** ISTRUZIONI **
(1) Nel testo sulla violenza nel calcio, trasforma in un elenco puntato il paragrafo che inizia con "E dopo la bufera?", conservandone i fatti principali.
(2) Fornisci un seguito al testo sulla violenza nel calcio, partendo subito dopo l'ultima frase riportata.

** TESTO DELLA PAGINA **
|---|
Il resoconto dettagliato è un dovere di cronaca, certamente ma la deframmentazione fa perdere le tracce di un fenomeno complesso che ha molte cause, ed altrettante spiegazioni che non si possono ridurre e ad un mero evento di cronaca isolato.

Poi a volto ancora insanguinato, parte il j’accuse che segue la forma di un vero e proprio protocollo; si cercano i colpevoli, si scrivono corsivi sui giornali, si tace per timore.e si punta l’indice verso gli “altri” per alleggerire la coscienza; quasi mai però, ci si mette a cerchio per dividersi le responsabilità e trovare soluzioni che non siano sole pezze su un vessillo oramai liso dall’inconsistenza della materia; l’opinione qualunque.

Il protocollo prosegue con l’arresto dei malfattori, la mostrificazione dei “maledetti” la beatificazione degli innocenti, e l’uscita più o meno a testa alta dei “non colpevoli”; ma dai funerali si esce sempre a capo chino, e qualcuno è pure rosso dalla vergogna.

E dopo la bufera? Il protocollo segue il suo inesorabile percorso. I provvedimenti del Governo, la moderazione dei toni nei dibattiti sportivi televisivi, gli appelli dei familiari delle vittime, i pianti di amici.e a volte quelli dei nemici. Se il fatto è molto grave, si sospendono le partite, se lo è meno si spera solamente che ciò non accada più.

Ma lo spettacolo deve continuare; nulla in contrario, però.

C’è chi studia la storia nel senso specifico della materia almeno in due modi: chi pone alla storia da 2000 anni le stesse domande e trova diverse risposte (spesso è una scelta di comodo poiché ogni giorno cambinao le cose che sappiamo) c’è chi invece alla storia guarda con occhi nuovi, e pone domande diverse per trovare diverse e nuove risposte; questa è una dimensione che ci può portare a capire il perché della violenza nel calcio.
|---|
** ELENCO RIPORTATO **
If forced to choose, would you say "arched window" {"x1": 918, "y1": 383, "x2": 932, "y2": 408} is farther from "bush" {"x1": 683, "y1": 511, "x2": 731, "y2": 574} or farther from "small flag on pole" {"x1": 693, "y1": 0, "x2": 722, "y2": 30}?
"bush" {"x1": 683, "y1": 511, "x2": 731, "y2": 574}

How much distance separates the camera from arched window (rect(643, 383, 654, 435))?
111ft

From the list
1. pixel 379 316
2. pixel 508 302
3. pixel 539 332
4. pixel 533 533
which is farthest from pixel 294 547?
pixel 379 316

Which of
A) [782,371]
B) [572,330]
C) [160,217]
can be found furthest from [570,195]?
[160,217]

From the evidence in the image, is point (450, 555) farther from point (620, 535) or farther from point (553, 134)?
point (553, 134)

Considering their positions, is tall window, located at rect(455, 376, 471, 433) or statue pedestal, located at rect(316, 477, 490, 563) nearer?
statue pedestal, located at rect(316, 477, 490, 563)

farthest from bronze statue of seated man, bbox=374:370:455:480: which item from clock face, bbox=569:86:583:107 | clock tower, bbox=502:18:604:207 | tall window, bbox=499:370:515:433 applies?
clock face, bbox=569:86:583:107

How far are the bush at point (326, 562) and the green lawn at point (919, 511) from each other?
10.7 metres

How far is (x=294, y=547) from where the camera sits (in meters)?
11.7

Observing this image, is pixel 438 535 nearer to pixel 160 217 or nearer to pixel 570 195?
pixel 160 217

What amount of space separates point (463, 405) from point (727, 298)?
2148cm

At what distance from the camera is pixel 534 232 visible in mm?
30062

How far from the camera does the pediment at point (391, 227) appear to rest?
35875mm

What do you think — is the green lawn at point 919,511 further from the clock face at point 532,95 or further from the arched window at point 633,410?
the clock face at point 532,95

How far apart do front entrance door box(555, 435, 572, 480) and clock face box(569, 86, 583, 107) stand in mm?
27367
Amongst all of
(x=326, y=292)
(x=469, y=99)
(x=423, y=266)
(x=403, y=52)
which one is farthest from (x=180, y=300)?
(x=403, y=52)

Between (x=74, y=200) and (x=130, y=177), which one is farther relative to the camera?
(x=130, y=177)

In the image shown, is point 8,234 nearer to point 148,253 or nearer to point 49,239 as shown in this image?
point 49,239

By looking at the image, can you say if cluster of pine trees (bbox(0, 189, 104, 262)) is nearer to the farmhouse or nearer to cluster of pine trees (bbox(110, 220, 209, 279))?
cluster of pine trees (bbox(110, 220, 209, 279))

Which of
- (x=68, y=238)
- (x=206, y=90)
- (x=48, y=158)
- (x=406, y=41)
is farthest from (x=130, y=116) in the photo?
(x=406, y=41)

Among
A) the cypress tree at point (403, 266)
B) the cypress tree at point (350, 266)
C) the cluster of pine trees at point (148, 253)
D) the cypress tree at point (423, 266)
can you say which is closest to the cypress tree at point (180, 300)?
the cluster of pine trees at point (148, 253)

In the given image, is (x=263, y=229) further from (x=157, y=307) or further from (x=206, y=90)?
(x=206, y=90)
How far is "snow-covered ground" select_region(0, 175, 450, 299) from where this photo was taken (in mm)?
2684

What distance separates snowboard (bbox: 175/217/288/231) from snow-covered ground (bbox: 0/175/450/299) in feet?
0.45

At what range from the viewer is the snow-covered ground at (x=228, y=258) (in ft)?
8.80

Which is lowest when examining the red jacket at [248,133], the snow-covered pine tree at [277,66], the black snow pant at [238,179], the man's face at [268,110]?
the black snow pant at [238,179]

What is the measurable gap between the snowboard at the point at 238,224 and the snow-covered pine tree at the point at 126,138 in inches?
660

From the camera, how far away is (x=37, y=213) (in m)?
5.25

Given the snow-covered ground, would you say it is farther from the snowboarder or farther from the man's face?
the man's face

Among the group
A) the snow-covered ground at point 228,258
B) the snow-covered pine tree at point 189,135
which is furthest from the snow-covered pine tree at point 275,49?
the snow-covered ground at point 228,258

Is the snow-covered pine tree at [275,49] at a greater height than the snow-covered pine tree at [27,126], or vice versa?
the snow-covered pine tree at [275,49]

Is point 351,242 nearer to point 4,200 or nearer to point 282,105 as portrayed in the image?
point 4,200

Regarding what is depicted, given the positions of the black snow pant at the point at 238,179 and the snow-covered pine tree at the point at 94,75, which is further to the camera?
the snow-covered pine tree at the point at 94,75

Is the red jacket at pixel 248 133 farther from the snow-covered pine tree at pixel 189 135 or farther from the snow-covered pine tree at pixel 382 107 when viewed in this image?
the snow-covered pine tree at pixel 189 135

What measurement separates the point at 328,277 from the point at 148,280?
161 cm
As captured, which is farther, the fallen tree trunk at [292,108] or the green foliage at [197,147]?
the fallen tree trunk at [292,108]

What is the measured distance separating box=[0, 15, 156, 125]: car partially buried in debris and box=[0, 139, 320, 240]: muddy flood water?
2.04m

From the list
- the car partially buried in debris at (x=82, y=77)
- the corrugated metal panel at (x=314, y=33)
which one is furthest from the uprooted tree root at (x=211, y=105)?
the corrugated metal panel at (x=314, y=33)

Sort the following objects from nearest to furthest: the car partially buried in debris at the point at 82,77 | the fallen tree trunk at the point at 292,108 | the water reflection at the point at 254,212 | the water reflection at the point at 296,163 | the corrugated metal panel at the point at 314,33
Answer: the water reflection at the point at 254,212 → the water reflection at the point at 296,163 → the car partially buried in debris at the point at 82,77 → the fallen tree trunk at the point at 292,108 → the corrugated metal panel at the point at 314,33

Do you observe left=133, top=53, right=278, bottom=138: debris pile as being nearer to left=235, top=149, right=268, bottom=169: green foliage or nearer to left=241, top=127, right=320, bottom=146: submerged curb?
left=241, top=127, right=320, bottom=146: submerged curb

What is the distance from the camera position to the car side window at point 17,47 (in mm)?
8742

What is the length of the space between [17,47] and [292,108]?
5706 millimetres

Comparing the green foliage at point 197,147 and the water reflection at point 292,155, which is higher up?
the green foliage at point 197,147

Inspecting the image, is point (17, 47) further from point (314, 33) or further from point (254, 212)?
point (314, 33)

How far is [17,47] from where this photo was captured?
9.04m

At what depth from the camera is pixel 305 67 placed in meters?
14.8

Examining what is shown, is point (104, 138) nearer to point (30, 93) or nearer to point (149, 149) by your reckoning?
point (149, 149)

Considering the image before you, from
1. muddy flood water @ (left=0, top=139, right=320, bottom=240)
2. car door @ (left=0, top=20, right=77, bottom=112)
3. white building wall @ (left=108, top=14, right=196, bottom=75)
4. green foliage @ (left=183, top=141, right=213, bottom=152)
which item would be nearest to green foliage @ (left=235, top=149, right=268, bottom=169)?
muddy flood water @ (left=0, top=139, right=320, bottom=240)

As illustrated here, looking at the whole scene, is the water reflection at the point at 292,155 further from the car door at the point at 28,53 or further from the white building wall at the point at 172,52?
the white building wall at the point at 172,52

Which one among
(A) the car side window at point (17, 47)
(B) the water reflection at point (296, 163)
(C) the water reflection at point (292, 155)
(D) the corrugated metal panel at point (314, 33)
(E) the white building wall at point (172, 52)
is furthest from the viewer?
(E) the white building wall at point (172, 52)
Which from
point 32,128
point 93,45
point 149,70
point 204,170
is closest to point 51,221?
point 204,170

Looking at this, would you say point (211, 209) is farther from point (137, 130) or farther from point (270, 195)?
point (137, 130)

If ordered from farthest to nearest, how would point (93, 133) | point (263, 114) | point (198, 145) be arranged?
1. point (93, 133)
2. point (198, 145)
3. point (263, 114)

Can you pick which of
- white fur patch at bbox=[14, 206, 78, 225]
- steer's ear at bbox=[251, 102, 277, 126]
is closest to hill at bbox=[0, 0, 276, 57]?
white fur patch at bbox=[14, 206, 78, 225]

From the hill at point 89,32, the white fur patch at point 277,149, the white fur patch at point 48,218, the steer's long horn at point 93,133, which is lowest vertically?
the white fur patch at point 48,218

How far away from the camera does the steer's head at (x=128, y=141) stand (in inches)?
|---|
** RISPOSTE ATTESE **
(1)
Dopo la bufera il protocollo segue il suo corso inesorabile:
- il Governo prende provvedimenti;
- nei dibattiti sportivi televisivi i toni si moderano;
- i familiari delle vittime lanciano appelli;
- piangono gli amici e a volte anche i nemici;
- se il fatto è molto grave si sospendono le partite, altrimenti si spera soltanto che non accada più.

(2)
Il problema della violenza negli stadi – sempre che sia un problema – ha bisogno del secondo approccio: di diverse domande, di nuovi interrogativi ai vecchi problemi mai risolti, se si vuole capire cosa sta accadendo.

1) occorre una strategia. Una strategia (ovvero una risposta a lungo termine e non contraddittoria). Questa non è mai stata elaborata.

a) ad ogni episodio violento mediaticamente significativo si dà una risposta con leggi e decreti. Ciò non è sufficiente, contiene l’aggressività per un dato periodo mandando in letargo, in una fase di latenza la violenza, ma poi essendo solo che un ripiego immediato, e non fondandosi su una strategia continuativa, posticipa a tempo ideterminato l’esplosione ultras. La violenza negli stadi è un meccanismo a orologeria che non avendo data e ora impostata sul display, rischia di esplodere quando si verificano complessi e talora sempli fattori contingenti (ferimento accidentale di un tifoso, accoltellamento premeditato di un tifoso, disguido tecnico logistico tra le forze dell’ordine, affronto diretto tra tifoserie, incrocio di treni in stazioni italiane).

b) I provvedimenti del Governo, e quelli delle società di calcio, o altri organismi alatere, vengono decisi in momenti di crisi. La crisi determa la costituzione di una “unità” che si occupa della risoluzione immediata e tempestiva. La risposta spesso non è adeguata alla problematica in questione altrimenti oggi non ci troveremo a fare nuovamente i conti con la violenza.

c) I provvedimenti rispondono ad un fatto specifico, mirato tagliando fuori la totalità delle problematiche. È la scelta del tubo forato, che viene sostituito pezzo pezzo, piuttosto che in blocco. Ciò comporta maggiore dispendio di energie, risorse, e non contestualizza il problema nella sua dimensione storica politica e sociale. Al nuovo esplodere della violenza, le analisi riprendono dal punto di rottura, senza guardare il problema che nasce dalla sorgente.

d) I provvedimenti sono quasi esclusivamente coercitivi (misure di diffida, decreti legge, ecc.). Su ciò si lamentano i diretti interessati all’ordine pubblico (Polizia, Carabinieri) che si trovano a fare da cuscinetto tra opposte tifoserie spesso quando lo scontro è già in essere. Gli effetti sono innalzamento della violenza, minore rispetto della fiugra istituzionale, senso di insicurezza del cittadino – non ultrà – che nonostante il dispiegamento di agenti, percepisce la possibilità di essere potenziale vittima di un episodio violento.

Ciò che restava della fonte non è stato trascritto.